- [EXERCISE] Write out only the tail of the records, beginning at the line containing "What is the intervening" and including the last line, exactly as written.

- [RECORDS FOR THE EXERCISE]
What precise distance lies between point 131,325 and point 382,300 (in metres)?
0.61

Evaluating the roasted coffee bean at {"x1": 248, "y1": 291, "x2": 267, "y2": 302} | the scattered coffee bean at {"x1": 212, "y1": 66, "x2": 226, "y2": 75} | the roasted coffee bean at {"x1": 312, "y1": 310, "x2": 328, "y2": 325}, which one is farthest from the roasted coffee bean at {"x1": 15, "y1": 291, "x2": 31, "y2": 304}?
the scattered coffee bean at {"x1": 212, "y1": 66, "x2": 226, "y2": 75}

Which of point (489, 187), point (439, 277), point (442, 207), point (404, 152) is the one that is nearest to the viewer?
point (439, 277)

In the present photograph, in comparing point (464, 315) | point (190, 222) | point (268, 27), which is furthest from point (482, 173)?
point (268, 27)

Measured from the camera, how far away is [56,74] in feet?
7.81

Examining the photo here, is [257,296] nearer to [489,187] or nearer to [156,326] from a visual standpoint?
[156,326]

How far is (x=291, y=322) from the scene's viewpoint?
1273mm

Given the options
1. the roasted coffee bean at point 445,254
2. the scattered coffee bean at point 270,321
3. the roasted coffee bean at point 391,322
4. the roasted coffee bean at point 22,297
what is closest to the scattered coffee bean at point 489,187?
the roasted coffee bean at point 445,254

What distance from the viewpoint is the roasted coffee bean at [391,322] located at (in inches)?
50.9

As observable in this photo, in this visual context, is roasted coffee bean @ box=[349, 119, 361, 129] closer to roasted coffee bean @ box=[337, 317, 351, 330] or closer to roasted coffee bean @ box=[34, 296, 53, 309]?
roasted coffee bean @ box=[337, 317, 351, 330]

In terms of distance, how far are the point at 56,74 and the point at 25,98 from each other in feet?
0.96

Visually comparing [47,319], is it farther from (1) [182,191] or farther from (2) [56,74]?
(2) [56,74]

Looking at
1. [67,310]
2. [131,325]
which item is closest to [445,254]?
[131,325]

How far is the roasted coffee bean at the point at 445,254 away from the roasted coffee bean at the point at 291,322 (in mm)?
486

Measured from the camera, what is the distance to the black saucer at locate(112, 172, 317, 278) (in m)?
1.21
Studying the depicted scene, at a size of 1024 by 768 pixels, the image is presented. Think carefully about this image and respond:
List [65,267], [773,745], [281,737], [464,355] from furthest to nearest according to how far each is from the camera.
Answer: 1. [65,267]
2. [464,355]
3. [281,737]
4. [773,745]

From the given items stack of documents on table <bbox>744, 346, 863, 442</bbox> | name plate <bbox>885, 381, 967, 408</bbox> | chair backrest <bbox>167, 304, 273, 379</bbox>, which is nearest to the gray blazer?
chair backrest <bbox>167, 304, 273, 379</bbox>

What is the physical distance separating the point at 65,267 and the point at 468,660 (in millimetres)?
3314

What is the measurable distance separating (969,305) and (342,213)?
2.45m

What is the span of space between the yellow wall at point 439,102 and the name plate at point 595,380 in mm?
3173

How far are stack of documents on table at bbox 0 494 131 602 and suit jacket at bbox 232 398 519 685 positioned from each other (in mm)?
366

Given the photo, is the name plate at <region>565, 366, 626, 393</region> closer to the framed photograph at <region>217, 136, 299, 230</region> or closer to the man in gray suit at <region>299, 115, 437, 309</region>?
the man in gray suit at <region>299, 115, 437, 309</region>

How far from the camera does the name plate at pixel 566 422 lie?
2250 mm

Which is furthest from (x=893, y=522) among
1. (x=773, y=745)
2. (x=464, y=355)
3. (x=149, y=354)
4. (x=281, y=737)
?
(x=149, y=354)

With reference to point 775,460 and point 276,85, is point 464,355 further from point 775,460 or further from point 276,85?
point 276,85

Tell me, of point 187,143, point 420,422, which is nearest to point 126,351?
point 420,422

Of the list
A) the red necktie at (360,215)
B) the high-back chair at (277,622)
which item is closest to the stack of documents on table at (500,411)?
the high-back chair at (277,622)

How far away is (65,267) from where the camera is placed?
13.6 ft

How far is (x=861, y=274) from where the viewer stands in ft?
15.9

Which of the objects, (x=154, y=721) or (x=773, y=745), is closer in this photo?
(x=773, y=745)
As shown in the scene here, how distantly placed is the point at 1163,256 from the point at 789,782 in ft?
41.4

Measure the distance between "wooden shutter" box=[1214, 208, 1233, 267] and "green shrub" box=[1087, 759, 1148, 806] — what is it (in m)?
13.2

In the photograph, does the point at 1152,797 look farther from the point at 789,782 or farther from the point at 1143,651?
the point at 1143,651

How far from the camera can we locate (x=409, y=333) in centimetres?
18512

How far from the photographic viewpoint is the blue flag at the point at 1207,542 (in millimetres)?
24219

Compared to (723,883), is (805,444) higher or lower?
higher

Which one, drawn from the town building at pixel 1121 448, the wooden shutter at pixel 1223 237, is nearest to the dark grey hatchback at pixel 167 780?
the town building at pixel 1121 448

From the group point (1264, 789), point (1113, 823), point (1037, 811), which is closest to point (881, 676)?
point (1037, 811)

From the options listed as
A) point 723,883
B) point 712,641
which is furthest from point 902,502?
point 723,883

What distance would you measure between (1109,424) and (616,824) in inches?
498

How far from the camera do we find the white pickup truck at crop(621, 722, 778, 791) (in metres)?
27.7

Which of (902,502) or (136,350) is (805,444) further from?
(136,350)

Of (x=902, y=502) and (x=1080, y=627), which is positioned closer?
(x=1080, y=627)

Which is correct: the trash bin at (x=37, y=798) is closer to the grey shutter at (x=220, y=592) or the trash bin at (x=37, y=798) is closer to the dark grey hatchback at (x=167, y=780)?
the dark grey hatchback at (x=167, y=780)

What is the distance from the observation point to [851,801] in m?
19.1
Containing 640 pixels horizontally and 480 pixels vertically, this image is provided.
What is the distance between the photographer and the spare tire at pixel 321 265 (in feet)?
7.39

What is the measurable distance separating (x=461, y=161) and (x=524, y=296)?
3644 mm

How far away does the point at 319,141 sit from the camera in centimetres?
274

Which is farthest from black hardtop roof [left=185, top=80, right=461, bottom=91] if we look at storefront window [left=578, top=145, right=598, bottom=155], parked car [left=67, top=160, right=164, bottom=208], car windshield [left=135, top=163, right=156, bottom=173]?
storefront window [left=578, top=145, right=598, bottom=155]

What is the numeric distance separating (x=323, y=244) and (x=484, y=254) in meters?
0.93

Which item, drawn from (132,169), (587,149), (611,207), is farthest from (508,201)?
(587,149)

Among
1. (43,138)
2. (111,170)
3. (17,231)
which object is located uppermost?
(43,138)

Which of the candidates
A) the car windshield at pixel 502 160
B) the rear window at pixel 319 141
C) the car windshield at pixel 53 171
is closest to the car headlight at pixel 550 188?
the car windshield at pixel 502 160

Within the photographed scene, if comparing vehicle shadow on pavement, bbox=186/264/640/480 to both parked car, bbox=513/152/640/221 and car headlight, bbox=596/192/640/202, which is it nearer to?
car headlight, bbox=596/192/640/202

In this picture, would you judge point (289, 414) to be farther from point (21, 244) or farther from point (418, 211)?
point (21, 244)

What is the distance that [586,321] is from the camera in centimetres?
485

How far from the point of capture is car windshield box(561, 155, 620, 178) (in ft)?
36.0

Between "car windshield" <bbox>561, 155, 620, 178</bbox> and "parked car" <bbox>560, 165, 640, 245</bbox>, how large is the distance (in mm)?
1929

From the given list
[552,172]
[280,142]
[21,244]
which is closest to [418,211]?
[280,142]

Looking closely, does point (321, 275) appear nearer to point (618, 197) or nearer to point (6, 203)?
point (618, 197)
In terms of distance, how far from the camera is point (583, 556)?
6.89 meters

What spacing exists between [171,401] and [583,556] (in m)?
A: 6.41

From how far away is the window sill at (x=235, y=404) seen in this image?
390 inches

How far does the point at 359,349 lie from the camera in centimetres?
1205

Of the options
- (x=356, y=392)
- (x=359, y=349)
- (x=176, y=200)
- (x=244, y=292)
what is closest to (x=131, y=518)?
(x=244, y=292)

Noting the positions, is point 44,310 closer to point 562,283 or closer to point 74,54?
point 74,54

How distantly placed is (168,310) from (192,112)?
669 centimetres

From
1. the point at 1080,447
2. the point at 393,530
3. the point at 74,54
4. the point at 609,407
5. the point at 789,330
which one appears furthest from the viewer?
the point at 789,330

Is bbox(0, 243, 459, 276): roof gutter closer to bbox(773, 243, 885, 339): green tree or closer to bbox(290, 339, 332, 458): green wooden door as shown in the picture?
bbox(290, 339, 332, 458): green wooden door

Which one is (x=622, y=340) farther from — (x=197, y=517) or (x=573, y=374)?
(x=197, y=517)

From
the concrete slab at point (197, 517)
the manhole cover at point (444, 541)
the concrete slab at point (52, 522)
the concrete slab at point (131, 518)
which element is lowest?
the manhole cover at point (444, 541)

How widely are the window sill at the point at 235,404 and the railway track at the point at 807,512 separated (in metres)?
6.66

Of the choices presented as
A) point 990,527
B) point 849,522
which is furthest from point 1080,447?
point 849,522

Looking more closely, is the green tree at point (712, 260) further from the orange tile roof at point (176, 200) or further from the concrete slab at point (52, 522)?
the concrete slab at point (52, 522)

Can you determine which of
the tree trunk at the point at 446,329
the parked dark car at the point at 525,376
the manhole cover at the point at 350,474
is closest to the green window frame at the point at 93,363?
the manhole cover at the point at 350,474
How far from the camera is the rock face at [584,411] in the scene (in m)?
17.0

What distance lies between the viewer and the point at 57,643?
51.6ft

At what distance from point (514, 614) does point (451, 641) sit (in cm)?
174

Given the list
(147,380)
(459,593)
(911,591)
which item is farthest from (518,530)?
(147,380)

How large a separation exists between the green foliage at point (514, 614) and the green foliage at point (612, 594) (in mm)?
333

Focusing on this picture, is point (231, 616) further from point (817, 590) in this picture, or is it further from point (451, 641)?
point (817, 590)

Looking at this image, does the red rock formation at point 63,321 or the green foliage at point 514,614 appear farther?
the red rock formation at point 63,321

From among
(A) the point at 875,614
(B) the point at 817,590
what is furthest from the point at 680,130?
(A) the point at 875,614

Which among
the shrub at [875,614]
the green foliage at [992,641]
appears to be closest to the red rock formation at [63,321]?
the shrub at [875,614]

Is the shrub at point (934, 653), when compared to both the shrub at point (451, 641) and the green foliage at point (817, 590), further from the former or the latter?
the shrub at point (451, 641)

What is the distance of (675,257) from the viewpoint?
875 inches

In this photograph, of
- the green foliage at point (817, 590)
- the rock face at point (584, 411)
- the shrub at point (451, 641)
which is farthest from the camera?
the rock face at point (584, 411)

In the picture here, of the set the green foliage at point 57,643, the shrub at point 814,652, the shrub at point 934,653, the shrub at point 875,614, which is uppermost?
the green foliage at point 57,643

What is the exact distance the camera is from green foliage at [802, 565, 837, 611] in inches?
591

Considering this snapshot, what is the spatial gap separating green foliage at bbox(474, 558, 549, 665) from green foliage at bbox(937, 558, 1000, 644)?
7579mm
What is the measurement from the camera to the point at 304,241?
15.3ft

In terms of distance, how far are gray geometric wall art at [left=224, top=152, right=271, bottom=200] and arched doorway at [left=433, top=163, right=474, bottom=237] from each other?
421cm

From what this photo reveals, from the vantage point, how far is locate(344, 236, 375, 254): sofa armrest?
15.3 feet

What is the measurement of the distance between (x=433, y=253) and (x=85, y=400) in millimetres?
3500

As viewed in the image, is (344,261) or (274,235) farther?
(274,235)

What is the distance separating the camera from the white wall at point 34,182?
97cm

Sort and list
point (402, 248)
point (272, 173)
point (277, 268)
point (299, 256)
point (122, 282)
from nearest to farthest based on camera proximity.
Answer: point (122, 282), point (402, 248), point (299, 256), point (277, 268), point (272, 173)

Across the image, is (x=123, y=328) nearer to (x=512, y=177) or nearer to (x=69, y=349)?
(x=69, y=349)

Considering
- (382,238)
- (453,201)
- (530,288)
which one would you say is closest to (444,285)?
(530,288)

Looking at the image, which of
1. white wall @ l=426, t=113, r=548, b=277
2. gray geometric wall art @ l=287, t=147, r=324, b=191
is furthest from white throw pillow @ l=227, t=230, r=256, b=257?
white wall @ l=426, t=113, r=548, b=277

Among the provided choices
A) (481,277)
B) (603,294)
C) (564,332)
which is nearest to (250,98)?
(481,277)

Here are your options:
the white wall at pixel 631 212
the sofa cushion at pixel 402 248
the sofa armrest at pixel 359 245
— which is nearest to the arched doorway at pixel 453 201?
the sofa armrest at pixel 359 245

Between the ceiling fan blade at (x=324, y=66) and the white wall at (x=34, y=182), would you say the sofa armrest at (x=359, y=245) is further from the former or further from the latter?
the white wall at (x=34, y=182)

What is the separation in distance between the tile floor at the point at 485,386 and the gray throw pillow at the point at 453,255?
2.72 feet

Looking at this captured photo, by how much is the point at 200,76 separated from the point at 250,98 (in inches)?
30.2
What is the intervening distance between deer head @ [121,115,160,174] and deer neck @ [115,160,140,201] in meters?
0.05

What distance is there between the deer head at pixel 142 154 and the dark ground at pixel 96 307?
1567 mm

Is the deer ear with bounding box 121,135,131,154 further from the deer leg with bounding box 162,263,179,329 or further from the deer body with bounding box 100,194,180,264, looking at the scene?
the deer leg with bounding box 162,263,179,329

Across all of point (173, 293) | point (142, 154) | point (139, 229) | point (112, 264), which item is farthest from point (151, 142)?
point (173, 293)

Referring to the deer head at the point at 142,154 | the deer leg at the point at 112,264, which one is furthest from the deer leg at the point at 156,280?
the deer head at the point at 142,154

- [ANSWER]
What is the intervening distance between deer head @ [121,115,160,174] and deer neck @ [115,160,140,201] in meters?
0.05

What distance is there between the deer head at pixel 142 154 and the dark ground at pixel 96 307?
1567 mm

Is the deer ear with bounding box 121,135,131,154 further from the deer leg with bounding box 162,263,179,329 or further from the deer body with bounding box 100,194,180,264, looking at the scene?
the deer leg with bounding box 162,263,179,329

Across all of point (173, 293) | point (142, 154) | point (139, 229) | point (112, 264), which item is farthest from point (151, 142)?
point (173, 293)

Referring to the deer head at the point at 142,154 | the deer leg at the point at 112,264, which one is furthest from the deer leg at the point at 156,280?
the deer head at the point at 142,154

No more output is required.